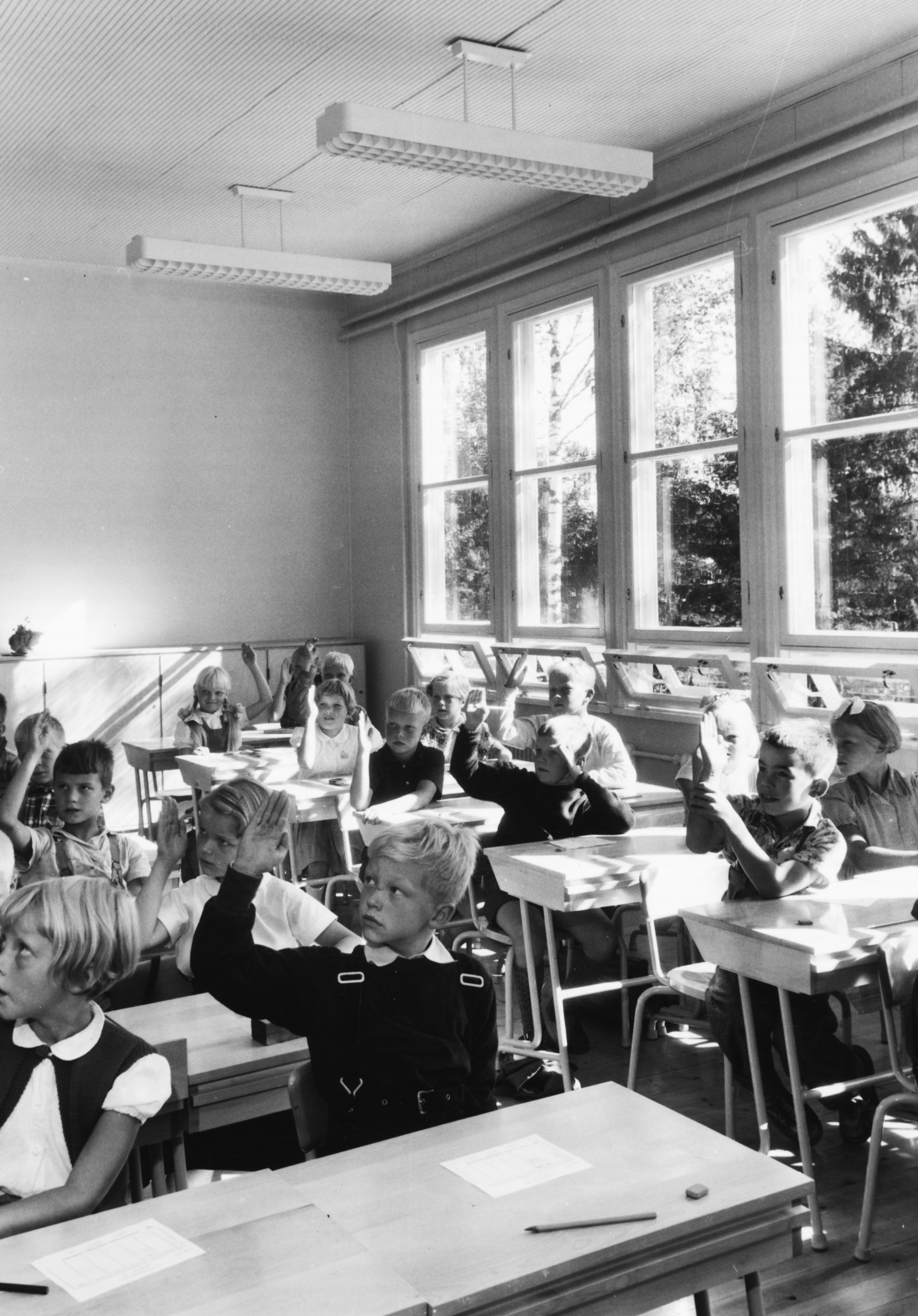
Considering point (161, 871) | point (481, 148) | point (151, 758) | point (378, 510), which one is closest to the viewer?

═══

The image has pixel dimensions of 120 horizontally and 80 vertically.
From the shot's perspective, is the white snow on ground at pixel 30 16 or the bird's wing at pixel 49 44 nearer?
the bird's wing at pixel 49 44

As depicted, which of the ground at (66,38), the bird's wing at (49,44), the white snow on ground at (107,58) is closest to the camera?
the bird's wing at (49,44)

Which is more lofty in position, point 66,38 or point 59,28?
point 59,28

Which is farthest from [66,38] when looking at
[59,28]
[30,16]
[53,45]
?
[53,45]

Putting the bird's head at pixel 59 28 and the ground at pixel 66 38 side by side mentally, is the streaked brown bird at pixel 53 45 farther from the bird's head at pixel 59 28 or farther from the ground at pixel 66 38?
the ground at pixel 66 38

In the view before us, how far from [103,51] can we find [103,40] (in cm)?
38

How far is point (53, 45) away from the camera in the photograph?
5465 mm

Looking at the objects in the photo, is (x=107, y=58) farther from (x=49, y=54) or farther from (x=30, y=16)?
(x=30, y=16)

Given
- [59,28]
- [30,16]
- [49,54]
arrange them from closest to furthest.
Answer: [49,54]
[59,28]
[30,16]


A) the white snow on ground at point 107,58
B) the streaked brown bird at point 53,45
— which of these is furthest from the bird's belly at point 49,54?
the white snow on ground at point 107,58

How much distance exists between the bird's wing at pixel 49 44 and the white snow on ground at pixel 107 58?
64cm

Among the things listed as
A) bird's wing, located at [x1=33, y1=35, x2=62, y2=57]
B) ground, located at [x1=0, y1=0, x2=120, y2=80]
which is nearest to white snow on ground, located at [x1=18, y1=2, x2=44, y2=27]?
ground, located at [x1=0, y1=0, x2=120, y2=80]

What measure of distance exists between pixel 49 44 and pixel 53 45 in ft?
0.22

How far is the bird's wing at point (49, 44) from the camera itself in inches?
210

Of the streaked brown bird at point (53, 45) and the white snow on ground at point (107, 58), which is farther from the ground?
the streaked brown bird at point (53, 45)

═══

▸ WHAT THE TASK ASKS:
Copy out each line above that contains the word "between". Case counts.

▸ COMPLETE RESPONSE:
How much distance exists between the bird's wing at pixel 49 44 and the white snow on ground at pixel 107 58?
What measure of distance exists between pixel 49 44 and pixel 53 45 in ft?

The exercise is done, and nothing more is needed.